Маркус любил поесть вкусно и с изыском. Трапезу он считал безусловным даром нашей жизни, слишком ценным, чтобы портить его чем бы то ни было, тем более профессиональными дискуссиями, потому разговоры о работе во время еды были категорически запрещены. Но за столько лет уже, казалось, не осталось тем, которые они бы не обсудили, потому так искренне делились любой новой мыслью о чем угодно: будь то прочитанная еще в детстве и случайно вспомнившаяся книга, или ожидаемая премьера, очередная война или новый рецепт.

Те щекотливые сюжеты, которых обычно стараются обходить в общении с коллегами, во избежание ссор и разочарований, для них наоборот были самыми ценными. Когда в работе соприкасаешься с чем-то, что стоит выше людских разногласий, с чем-то, что практически не контролируется человеком, какой бы властью и деньгами он ни обладал, то поссориться из-за политических предпочтений собеседника было бы просто смешно.

Наверное, оттого она с легкостью, полушутя, рассказала ему про своего почитателя, готового написать о ней книгу. Рассказала со смехом, но, заметив сосредоточенный взгляд Маркуса осекалась: подумала, что все-таки затронула тему работы, а он был крайне щепетилен в вопросах границ, и точно теперь резко прервет ее. Маркус отер рот салфеткой и озадаченно нахмурился.

– Ты что-то ответила ему?

– Зачем? С такими лучше даже в диалог не вступать, потом не отлипнет. Пусть будет думать, что ошибся почтой или, что я не понимаю русский. А что ты об этом думаешь?

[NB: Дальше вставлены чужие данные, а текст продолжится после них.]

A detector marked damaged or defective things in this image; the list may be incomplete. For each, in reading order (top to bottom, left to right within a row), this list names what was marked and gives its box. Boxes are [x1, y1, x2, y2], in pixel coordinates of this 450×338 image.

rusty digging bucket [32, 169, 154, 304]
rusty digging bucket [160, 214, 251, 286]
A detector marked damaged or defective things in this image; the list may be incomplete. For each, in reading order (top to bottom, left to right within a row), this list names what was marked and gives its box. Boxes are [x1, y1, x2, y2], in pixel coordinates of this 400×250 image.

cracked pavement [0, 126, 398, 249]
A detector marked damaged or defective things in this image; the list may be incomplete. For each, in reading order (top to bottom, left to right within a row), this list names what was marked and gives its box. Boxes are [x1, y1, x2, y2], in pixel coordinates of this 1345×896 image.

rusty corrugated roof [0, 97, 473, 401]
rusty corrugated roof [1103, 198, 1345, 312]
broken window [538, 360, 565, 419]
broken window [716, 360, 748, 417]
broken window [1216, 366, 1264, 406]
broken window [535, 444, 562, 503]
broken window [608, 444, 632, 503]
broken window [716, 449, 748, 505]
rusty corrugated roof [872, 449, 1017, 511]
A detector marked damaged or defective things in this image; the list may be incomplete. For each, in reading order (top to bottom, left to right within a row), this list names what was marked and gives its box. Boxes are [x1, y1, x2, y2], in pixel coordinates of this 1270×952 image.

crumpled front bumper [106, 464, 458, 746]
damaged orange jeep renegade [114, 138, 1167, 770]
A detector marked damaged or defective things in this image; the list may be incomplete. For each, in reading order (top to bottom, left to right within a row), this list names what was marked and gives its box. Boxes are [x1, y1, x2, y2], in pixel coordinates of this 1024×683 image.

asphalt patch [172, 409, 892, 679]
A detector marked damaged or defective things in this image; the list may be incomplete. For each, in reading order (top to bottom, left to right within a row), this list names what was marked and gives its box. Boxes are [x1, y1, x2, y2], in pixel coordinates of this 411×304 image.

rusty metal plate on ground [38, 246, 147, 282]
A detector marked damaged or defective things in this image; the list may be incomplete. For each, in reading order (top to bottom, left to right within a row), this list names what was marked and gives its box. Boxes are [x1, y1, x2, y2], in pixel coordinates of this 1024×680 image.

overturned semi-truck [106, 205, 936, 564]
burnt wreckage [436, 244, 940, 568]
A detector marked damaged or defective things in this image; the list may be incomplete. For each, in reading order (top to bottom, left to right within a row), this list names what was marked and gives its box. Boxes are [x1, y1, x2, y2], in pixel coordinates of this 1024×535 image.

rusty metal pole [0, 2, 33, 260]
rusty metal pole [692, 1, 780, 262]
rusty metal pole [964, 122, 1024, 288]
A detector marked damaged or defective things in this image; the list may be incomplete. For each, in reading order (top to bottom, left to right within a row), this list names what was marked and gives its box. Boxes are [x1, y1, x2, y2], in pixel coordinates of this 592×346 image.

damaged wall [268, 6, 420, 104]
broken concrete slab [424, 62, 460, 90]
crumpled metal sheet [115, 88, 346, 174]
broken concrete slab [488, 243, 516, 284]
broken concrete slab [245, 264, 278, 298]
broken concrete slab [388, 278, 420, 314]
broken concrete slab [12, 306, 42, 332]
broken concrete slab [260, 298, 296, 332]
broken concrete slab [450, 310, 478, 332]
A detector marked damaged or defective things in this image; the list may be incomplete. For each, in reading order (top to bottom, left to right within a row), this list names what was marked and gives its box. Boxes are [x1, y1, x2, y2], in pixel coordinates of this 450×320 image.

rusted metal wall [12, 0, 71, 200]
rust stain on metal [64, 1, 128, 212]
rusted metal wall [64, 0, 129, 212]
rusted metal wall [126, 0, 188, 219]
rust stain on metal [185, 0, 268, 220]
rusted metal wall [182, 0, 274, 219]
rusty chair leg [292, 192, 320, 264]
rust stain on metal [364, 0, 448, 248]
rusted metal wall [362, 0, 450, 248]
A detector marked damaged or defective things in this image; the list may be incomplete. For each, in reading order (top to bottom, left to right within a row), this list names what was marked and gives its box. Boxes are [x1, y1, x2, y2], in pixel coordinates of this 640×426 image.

– Спасибо, что спросила. Ты знаешь, я не позволяю себе давать непрошенные советы. Так вот, как твой друг, я бы сказал, что это очень интересный поворот. На мой взгляд, все, что происходит случайно, бывает особенно значимым. Собственно, твой жизненный опыт тому отличное подтверждение, не правда ли? – все перипетии ее скитаний по миру ему были известны и обсуждены по кругу несколько раз. – Так вот, как друг, я бы посоветовал тебе рискнуть, поскольку ты ничего не теряешь.

– А не как друг?

– А не как друг… То есть, как твой начальник… Я бы попросил тебя принять предложение и сделать таким образом очень значимый и своевременный вклад в имидж нашего общего дела.

– Ты серьезно?!

Маркус подозвал официанта, и вместо счета попросил еще один кофе. В ее размеренной жизни удивлений сегодняшнего дня хватило бы уже на полгода. Шеф не просто решил обсуждать работу, но и продолжил при этом свой завтрак.